Life isn’t pure, and it certainly isn’t flawless. As Juliet Funt, author of A Minute to Think, recently penned on LinkedIn, “I’ve watched people complain in a myriad of locations and circumstances – from around the table at Thanksgiving to dinner parties and work events. Bitterness is bubbling over, and I feel it in myself sometimes.

Used with permission from Juliet Funt.

Are you surprised to see my highlighting of these depressing themes? Does it feel like a downer? I see that but I also know that the only way out is through, and pretending not to be sad and pissed and burned out and exhausted and grieving will never ever relieve one of those states. Especially in the world of work where we all have become GENIUSES at faking it.”

It is not healthy to fake what is happening now, but instead to embrace self-care on levels we may not have ever reached in our lifetime prior. In a recent conversation with a friend, she admitted the issues we face today have been with us for a very long time. It is only now that they are bubbling to the surface – seemingly simultaneously.

It is a lot to take in at once.

In thinking about my lifelong friend’s comment about the way she looks now – as opposed to how she feels about it, which is all-embracing – I look to literature to make sense of it all.

Thinner hair, thicker middles. It shows we have lived indeed. To paraphrase Maya Angelou – we are here to use it all up, every bit of ourselves. Preserving our spirits is the most important thing we can do. The rest? Well, being well-worn, like the Velveteen Rabbit, is a sign that love has wholly poured through us. He became real through the love received. I believe we can too.

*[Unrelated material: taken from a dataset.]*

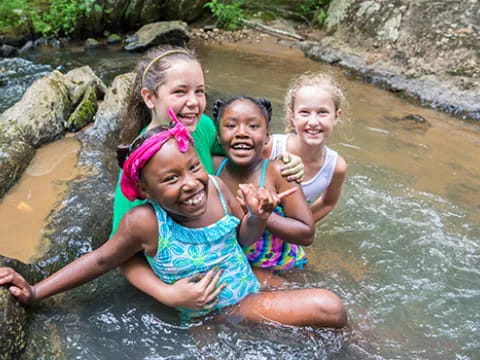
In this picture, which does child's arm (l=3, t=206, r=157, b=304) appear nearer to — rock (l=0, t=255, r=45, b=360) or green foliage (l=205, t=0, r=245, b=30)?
rock (l=0, t=255, r=45, b=360)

We may feel we are losing it at the moment. And perhaps we are. Perhaps we are losing the illusion that all of this will last. It won’t. The only thing that does is the love that has flowed through our hearts and out into the world. That can neither be taken back nor destroyed. It is not possible to love too much. And that includes directing that love toward ourselves.

Be gentle with yourself. You are not alone. We are in this together. Realness and all.